→ Provided passage:
--- START ---

Total Eclipse of the Chart

Updated: Apr 23

Eclipse

Maybe it’s because I stared at the sun too long yesterday without “special eclipse sunglasses”. Maybe it’s because I recently added “Total Eclipse of the Heart” to my run playlist (I don’t even know why it wasn’t there already. Quite embarrassing.) Maybe it’s because I have had the privilege of connecting with so many couples working through infertility. Whatever the reason, the stars aligned- or I guess the moon in front of the sun? I honestly am not 100% sure what I risked blindness for yesterday when stealing glances at the sun. Either way, space analogies aside, it only seemed fitting to focus this blog on the emotional roller coaster of charting during a season of infertility by comparing it to the beloved 1983 hit “Total Eclipse of the Heart” sung by the talented Bonnie Tyler.

    

I am sure it is a song we are all familiar with…but just in case you need a refresher, take a minute to listen to the song linked above. While I realize this song is based on a rocky-at-best relationship that is filled with lots of emotions and ends with even more emotions and questionable choices, it really is not that unlike a couples’ experience with their chart month after month when working through infertility. The beginning of the song focuses on all of the negative emotions that can run through a woman’s head while working through infertility:

                “Every now and then I get a little bit lonely and you’re never coming ‘round”…dry cycles anyone? Anovulatory cycles?

--- END ---

→ Data provided:

--- START ---

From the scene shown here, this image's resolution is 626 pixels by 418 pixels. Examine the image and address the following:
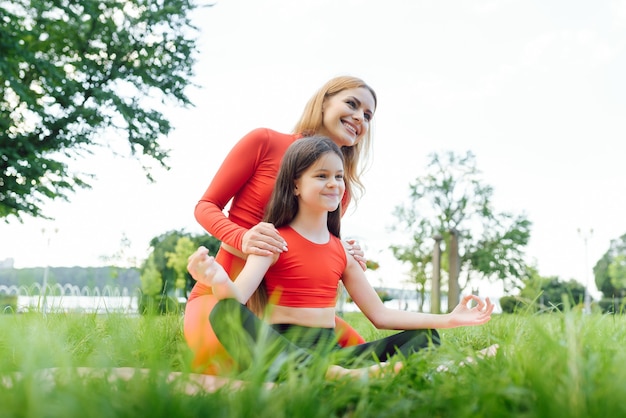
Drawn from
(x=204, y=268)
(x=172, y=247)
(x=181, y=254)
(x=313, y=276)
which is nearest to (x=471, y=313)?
(x=313, y=276)

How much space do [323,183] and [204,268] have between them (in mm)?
789

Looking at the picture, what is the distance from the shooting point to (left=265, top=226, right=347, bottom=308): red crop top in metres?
2.77

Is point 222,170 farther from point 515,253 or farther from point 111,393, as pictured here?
point 515,253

--- END ---

→ Problems to solve:
a: Rewrite the paragraph of the eclipse blog post that begins "I am sure it is a song we are all familiar with" in two or three shorter sentences, keeping its main points.
b: Reproduce the eclipse blog post word for word, starting at "I am sure it" and ending at "anyone? Anovulatory cycles?".

→ Task answers:
a: Most readers probably know the song, but anyone who needs a refresher can listen to it through the link above. Although it describes a rocky relationship full of emotion and questionable choices, it closely resembles a couple's month-after-month experience with their chart while working through infertility. The song's opening reflects the negative emotions a woman can feel during infertility.

b:
I am sure it is a song we are all familiar with…but just in case you need a refresher, take a minute to listen to the song linked above. While I realize this song is based on a rocky-at-best relationship that is filled with lots of emotions and ends with even more emotions and questionable choices, it really is not that unlike a couples’ experience with their chart month after month when working through infertility. The beginning of the song focuses on all of the negative emotions that can run through a woman’s head while working through infertility:

                “Every now and then I get a little bit lonely and you’re never coming ‘round”…dry cycles anyone? Anovulatory cycles?